Yesterday, Microsoft released its monthly roll-up of security patches known as Patch Tuesday. This month, the Redmond-based company fixed 77 security flaws across a wide range of products, from Microsoft Edge to the Azure IoT SDK. The most critical of all fixed bugs is a zero-day vulnerability in Microsoft’s old Internet Explorer browser that the OS maker says it’s been already exploited in the wild.
Satnam Narang, Senior Research Engineer at Tenable:
“This month’s Patch Tuesday release contains updates for over 70 CVEs, including fixes for the Microsoft Exchange Server Elevation of Privilege 0-day vulnerability known as “PrivExchange” (CVE-2019-0686) that was publicly disclosed, along with proof-of-concept code, last month. If exploited, the vulnerability would give an attacker Domain Administrator privileges that would allow them to access domain user credentials. PrivExchange is also addressed by CVE-2019-0724. Given the severity and publicity of the vulnerability, organisations should patch immediately.
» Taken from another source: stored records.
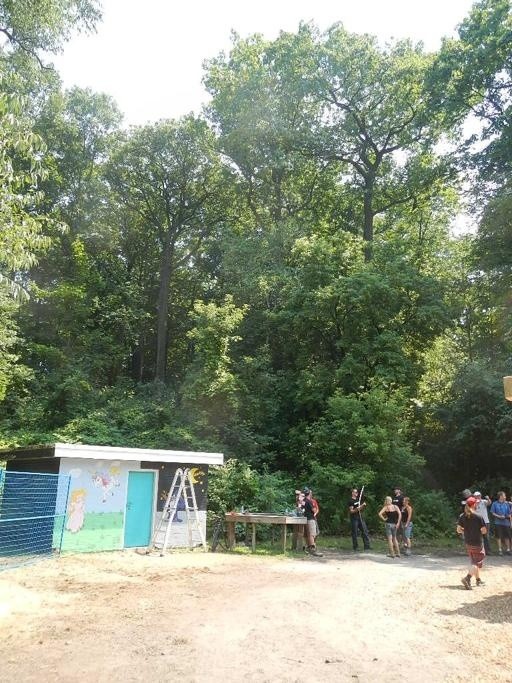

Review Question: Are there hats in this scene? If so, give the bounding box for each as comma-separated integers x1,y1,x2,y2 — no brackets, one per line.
462,488,482,506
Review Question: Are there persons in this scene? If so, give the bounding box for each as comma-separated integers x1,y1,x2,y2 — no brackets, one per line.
349,488,373,550
294,487,323,556
392,487,408,547
399,497,413,556
379,496,402,558
456,489,512,590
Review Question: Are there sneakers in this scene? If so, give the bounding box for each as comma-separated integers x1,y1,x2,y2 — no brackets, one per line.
506,550,512,554
462,576,472,589
497,551,504,555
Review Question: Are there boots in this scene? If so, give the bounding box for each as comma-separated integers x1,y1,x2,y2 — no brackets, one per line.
394,549,400,556
387,550,395,557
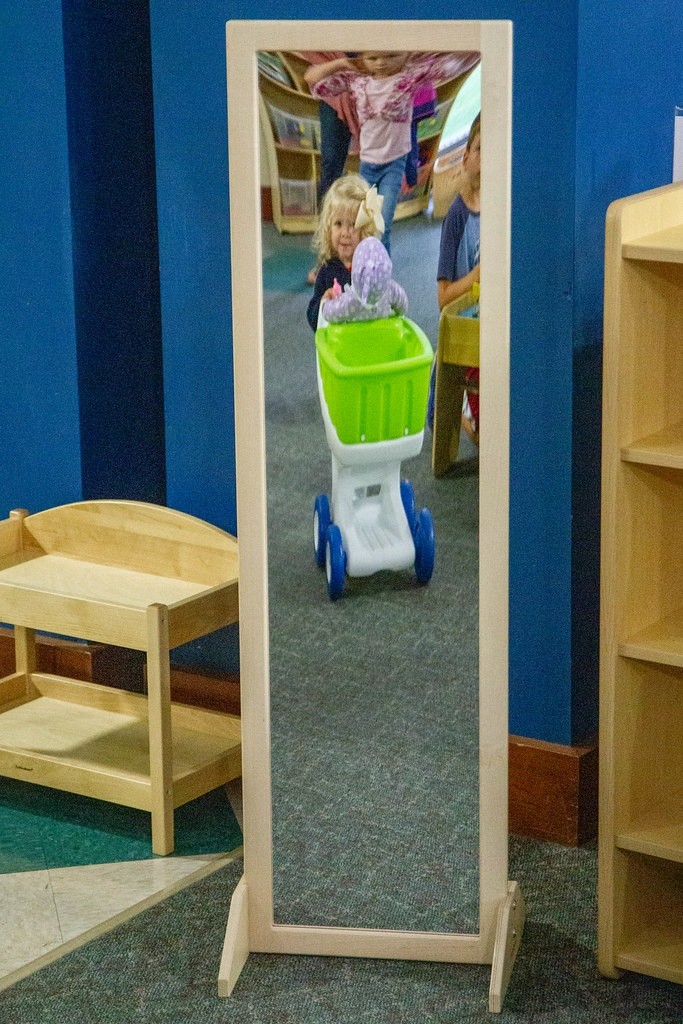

“This month’s release also contains a fix for CVE-2019-0676, an Internet Explorer Information Disclosure vulnerability that has been exploited in the wild. Through social engineering, an attacker would convince the victim to visit a malicious website. They would then be able to confirm whether certain files were available on the victim’s system. As this flaw is being actively exploited in the wild, it should be prioritised by IT security teams.
“Additionally, Microsoft patched a critical Windows Server DHCP remote code execution vulnerability, which received the highest CVSS score in this month’s release. This follows last month’s fix of another Windows DHCP Client Remote Code Execution Vulnerability (CVE-2019-0547).”